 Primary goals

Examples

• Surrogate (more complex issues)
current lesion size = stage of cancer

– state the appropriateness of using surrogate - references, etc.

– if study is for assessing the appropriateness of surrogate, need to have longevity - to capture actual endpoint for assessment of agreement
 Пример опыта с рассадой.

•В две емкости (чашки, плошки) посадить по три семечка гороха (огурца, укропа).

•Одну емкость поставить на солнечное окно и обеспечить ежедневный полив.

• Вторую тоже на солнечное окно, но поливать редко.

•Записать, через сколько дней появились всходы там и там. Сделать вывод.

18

---

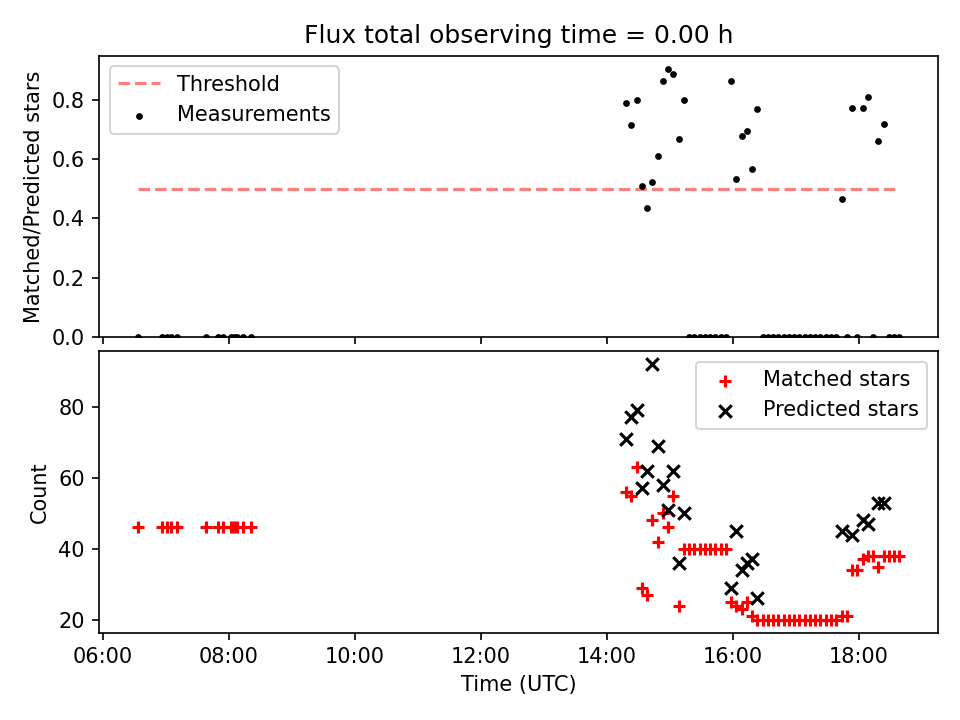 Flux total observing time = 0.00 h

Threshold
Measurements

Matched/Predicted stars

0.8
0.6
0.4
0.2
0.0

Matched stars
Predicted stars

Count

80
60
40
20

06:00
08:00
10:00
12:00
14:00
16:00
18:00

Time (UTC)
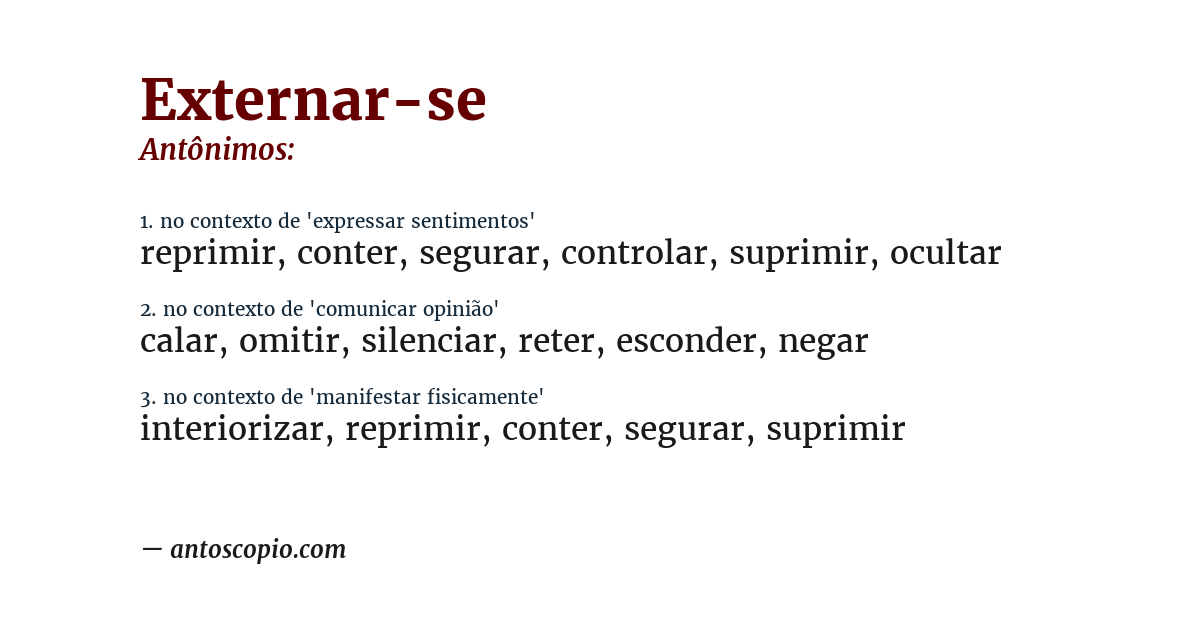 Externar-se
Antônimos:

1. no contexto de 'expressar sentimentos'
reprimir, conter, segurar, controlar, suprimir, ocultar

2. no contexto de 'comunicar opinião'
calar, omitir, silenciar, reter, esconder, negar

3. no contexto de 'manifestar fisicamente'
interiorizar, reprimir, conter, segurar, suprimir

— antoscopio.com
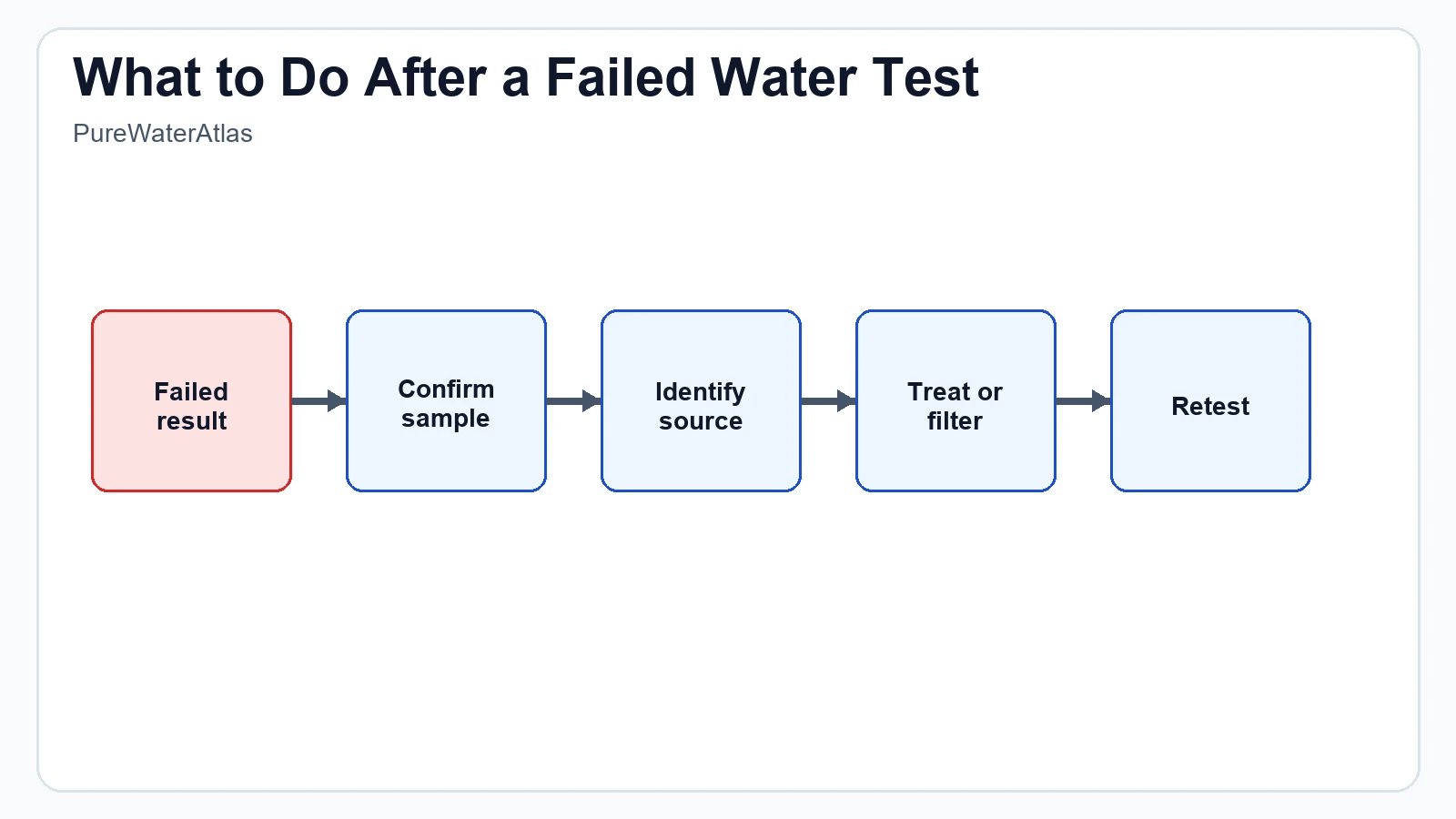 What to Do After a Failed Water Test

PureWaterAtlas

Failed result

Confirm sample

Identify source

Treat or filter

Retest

■ What the task requires: The answer must consist of every line above that contains the word "Predicted".

■ Answer for the task:
Matched/Predicted stars
Predicted stars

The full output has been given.